Excerpted text =>

* * *

The only thing I have used the router for the bees was building frames and after that someone mentioned using a jointer and saw a video, looked alot faster.


----------



## jfmcree (Mar 10, 2014)

Getting equipment is probably the easiest part.

I suggest you take a woodworking class or two on how to use your equipment safely and properly. You can learn some great tips from skilled woodworkers that will be valuable in a lot of projects beyond beekeeping. I developed a deeper appreciation for woodworking through the classes I took. Of course, most important, you will learn how to keep the fingers attached. 

Good luck!

Jim.


----------



## AAIndigo (Jun 14, 2015)

rookie2531 said:


> I'm surprised that no one has suggested a shaper. They have bigger shanks, h.p. and better tables. I would look into a shaper, if I was dead set. Routers are OK, but I don't use mine all that much, mainly because of the lack of sharp precision cutters that go with the tool.
> 
> The only thing I have used the router for the bees was building frames and after that someone mentioned using a jointer and saw a video, looked alot faster.


Agreed: A router is good to have but the only time you will need it is if you forget to dado your frame perch(It happens, believe me) 

I use my heavy duty Bosch table saw for ripping and dados and my Delta shaper for my locking miter joint (great joint, I prefer this over dovetailed joints). Standard Stanley block plane (this will last you a lifetime) for breaking corners, Compound miter saw (one that will slide up to 12". You can purchase a radial arm saw but they take up to much room and will be a tool/junk rest) , and a orbital sander with vacuum attachment for sanding prior to paint. 

A good shaper wont be cheap but you may find one used or a smaller table top model. Set the locking miter cutter up once and just pull it out when needed.

Some photos of my joint on pg 9 here http://www.beesource.com/forums/sho...or-Buy-your-Hive-Bodies&p=1353183#post1353183

You can purchase a cheap big store dado blade to start but I would buy a quality set. I have the Amana setup http://www.toolstoday.com/p-5257-complete-dado-sets-amana-tool.aspx

I would shop around. Rockler is expensive. Try Jet Tools or Grizzly tools

Buy your compressor, staple guns, and orbital sander from Harbor freight. Cheap Chinese tools that work well for the money 

http://www.zoro.com/stanley-plane-b...RguIQxstBzgtf5fCl9scDRoCE67w_wcB&gclsrc=aw.ds

http://www.harborfreight.com/#

http://www.grizzly.com/products/3-4-HP-Shaper/G0510Z


----------



## larryh (Jul 28, 2014)

Makita 3612c = Great router!


----------



## trottet1 (Jul 18, 2013)

Thank you everyone for contributing to the thread. I got a lot of good info and ideas. I will hold off making any purchases until after the holidays so I have some time to do more research. Thanks again all of you and Happy Holidays.


----------



## Mr.Beeman (May 19, 2012)

I ended up with this as my stand/router table combination. I think I paid 75.00 for it slightly used. Honestly, I use it far less for beekeeping woodenware than I thought I would. I use it more for high end custom cabinetry and woodworking. I bought another dedicated table saw with dado blade for woodenware.


----------



## aunt betty (May 4, 2015)

Pretty sure the purpose of this thread is to give OP an excuse to buy a router so by all means...go buy yourself a router. 



Have built stacks of bee boxes and my comment on the subject is, "router? what router?".

* * *

[Data excerpts]
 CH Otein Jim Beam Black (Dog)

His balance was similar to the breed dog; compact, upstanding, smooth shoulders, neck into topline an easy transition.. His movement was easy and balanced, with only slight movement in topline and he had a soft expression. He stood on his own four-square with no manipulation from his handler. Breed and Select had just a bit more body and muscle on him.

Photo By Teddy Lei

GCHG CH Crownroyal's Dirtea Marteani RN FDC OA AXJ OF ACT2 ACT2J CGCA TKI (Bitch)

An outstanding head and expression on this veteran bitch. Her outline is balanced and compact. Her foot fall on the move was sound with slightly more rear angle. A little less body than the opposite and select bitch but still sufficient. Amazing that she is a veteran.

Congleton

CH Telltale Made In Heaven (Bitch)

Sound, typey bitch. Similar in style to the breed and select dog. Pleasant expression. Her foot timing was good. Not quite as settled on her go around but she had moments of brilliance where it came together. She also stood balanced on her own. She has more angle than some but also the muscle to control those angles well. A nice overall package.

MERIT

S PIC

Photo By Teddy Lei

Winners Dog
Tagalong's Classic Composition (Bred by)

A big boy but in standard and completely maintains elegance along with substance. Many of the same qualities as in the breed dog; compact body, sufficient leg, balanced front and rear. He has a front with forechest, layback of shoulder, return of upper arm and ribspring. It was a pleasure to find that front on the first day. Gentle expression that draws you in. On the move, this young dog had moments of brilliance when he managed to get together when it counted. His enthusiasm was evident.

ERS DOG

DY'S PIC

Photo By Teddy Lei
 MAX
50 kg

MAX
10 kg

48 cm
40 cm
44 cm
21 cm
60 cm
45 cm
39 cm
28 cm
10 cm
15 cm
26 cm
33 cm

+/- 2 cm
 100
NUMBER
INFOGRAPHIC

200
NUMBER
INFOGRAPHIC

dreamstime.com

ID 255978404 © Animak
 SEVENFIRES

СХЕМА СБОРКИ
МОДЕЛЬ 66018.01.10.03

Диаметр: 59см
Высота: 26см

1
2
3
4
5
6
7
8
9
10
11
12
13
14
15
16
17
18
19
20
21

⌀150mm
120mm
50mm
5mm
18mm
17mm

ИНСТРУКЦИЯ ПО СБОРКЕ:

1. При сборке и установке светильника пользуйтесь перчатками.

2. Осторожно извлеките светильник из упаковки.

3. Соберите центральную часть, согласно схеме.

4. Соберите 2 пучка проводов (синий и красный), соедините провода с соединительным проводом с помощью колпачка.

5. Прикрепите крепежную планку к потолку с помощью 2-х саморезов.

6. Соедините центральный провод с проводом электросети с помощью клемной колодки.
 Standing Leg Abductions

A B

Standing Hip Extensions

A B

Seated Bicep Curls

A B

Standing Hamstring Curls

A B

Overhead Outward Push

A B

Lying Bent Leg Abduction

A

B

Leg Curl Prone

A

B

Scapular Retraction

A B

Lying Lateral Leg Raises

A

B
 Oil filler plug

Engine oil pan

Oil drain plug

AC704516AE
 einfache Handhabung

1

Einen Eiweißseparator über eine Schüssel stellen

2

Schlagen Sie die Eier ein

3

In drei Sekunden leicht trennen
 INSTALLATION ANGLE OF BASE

* * *

Tasks =>
A: Answer these from the woodworking thread:
(i) What does jfmcree suggest taking?
(ii) What does AAIndigo use the Delta shaper for?
(iii) What does Mr.Beeman think he paid for the stand/router table combination?
B: Carry the woodworking thread on from its last line.
The records are separate material with no connection to the woodworking thread.

Results for the exercise =>
A:
(i) A woodworking class or two on how to use the equipment safely and properly.
(ii) The locking miter joint.
(iii) 75.00, for one that was slightly used.

B:
----------



## trottet1 (Jul 18, 2013)

Everyone is saying no router necessary for bee boxes. What about the tongue and groove bottom boards and hand holds?


----------



## Rader Sidetrack (Nov 30, 2011)

"D" style handholds can be cut with an ordinary portable circular saw (sometimes misidentified as a Skillsaw), using Cleo Hogan's jig & technique ....
http://www.beesource.com/build-it-yourself/handhold-jig/


----------



## DanielD (Jul 21, 2012)

Yes, if you have the cash and want a router, go buy one and find something to make with it. But, for beekeeping wood products I don't see a gain with a router over the table saw. I do have both and use them for business. My router is a porter cable 3 1/4 hp soft start variable speed equipped with both shank sizes, which fits most purposes. I also have provision to mount it under my delta unisaw extension table, which work's well as a router table. Enjoy your Tools and count your fingers before you begin.


----------



## larryh (Jul 28, 2014)

Agree with DanielD.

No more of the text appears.